Seriously, my bestie is one hell of a strategist! Kalo Pak Walikota tahu kemampuan Melanie udah setinggi ini, bisa-bisa langsung ada kontrak eksklusif merancang strategi melawan serbuan para copet di terminal dan stasiun. Sembah sujud!

"Jadi, Ri. Cowok seperti ini sebenernya gampang-gampang susah. Gampang nemuin cowok yang suka bercanda, tapi bakal agak susah dapetin cowok yang bercandanya asyik dan nggak norak, plus STILL SINGLE," Melanie kasih penekanan bold font size 72 pada dua kata terakhir. "But don't worry, Darl. He's right there, waiting for you to found him. Masih banyak jalan ke Roma, muridku," ujar Melanie terkekeh.

"Siap, Bu! Gue juga mulai pantengin timeline Twitter, deh. Gue udah follow  beberapa akun humor, kali aja ada penggemarnya yang cocok sama buruan kita. Biar dia bisa langsung dipatok sama si burung biru, yihaaa!" seru gue sambil mulai utak-atik smart phone.

Melanie membuka netbook birunya dan setelah 15 menit browsing sana-sini, dia tampak tersenyum puas. "Ri, kebetulan banget alam semesta lagi ce-es sama kita, nih!
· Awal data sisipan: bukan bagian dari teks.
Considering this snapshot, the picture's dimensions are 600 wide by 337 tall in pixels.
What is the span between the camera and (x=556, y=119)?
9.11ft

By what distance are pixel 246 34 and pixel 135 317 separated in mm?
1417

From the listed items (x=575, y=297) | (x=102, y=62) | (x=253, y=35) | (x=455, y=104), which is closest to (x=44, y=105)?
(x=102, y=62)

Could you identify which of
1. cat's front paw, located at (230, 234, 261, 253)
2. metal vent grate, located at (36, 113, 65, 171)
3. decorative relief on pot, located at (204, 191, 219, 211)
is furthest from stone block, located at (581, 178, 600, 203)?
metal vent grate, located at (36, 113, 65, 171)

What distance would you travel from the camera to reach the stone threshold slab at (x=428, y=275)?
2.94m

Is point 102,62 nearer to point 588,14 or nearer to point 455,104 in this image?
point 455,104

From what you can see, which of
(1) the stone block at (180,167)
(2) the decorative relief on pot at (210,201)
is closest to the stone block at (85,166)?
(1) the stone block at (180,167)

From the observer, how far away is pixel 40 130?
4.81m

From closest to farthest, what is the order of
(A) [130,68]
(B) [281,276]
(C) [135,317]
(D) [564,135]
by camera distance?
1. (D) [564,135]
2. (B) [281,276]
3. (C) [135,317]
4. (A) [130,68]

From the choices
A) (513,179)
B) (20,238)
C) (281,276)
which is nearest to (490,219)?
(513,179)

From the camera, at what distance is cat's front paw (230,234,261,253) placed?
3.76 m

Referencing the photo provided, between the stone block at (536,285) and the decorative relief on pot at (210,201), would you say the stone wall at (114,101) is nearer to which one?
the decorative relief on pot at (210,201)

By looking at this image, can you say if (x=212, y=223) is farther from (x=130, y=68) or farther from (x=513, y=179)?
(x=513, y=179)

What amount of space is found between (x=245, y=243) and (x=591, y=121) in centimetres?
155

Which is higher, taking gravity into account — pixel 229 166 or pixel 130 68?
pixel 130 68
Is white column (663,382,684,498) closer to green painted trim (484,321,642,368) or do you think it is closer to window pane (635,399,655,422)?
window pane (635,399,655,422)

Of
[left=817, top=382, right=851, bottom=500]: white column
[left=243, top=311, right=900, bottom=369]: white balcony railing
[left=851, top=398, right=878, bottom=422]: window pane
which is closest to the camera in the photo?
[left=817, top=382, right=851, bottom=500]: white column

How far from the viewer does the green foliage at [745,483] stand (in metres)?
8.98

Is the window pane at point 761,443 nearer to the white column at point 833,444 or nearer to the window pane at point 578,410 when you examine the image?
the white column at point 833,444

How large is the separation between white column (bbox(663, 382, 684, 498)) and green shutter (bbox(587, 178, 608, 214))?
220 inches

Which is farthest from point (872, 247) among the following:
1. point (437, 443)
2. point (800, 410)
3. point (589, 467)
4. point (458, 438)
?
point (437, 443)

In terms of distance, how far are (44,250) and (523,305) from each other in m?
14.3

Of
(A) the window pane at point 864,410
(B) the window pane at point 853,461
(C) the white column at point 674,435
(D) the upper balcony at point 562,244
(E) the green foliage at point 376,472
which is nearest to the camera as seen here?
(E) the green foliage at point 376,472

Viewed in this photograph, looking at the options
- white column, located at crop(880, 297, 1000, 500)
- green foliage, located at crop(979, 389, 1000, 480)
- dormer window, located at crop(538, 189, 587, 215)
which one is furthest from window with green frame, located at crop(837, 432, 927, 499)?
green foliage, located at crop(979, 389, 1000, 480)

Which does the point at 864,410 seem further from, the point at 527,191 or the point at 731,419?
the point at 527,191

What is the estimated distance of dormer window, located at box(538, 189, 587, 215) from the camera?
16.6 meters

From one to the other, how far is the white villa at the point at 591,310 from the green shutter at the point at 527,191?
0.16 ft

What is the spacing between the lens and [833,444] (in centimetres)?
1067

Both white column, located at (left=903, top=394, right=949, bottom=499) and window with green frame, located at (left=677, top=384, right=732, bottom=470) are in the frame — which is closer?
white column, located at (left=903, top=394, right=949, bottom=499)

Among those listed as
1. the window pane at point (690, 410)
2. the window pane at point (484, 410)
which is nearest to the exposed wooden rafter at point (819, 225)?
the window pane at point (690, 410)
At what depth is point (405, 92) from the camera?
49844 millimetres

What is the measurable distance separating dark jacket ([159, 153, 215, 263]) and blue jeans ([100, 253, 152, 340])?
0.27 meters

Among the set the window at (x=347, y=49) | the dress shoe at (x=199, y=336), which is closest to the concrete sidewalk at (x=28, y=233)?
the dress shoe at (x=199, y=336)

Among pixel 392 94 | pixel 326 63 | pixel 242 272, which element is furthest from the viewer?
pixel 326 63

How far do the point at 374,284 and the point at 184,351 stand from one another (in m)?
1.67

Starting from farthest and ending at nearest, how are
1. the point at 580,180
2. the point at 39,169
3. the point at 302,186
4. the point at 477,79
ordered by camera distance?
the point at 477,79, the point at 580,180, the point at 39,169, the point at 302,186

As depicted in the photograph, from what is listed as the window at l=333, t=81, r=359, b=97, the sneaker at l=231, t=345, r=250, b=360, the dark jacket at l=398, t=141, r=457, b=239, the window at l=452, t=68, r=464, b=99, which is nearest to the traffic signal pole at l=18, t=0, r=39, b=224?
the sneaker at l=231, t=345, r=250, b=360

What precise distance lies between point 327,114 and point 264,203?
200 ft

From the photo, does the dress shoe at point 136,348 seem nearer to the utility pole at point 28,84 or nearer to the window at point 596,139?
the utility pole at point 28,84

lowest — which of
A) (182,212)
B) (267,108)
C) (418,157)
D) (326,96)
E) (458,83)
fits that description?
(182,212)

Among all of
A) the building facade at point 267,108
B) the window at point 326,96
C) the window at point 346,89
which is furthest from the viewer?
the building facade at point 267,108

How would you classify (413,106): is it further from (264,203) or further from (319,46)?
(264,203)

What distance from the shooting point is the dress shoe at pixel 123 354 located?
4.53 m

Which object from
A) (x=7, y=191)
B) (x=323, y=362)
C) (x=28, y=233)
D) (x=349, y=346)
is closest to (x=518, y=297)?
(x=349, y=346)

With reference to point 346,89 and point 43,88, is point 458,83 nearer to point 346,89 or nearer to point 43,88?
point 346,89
Sabtu depan bakal ada acara Stand Up Comedy di WooHoo Cafe. Pas kan jadi tempat test drive taktik kita?"

Bingo! Berarti ada waktu seminggu buat gue siap-siap nahan nggak ngelawak secara frontal. Bisalah! Kalo masih gatot juga, bener-bener ora ono pendidikane blabar pisan!

Malem itu, lagu My Bonnie ditendang dari playlist. Berganti suara kompak Project Pop.

Kamu, kamu sungguh manis
Aku pun tergoda
Jadilah pacarku

1,2,3,4,5 ... Gue mulai menghitung detik-detik yang berjalan. Seminggu bakal berasa cuma selangkah dua langkah lagi.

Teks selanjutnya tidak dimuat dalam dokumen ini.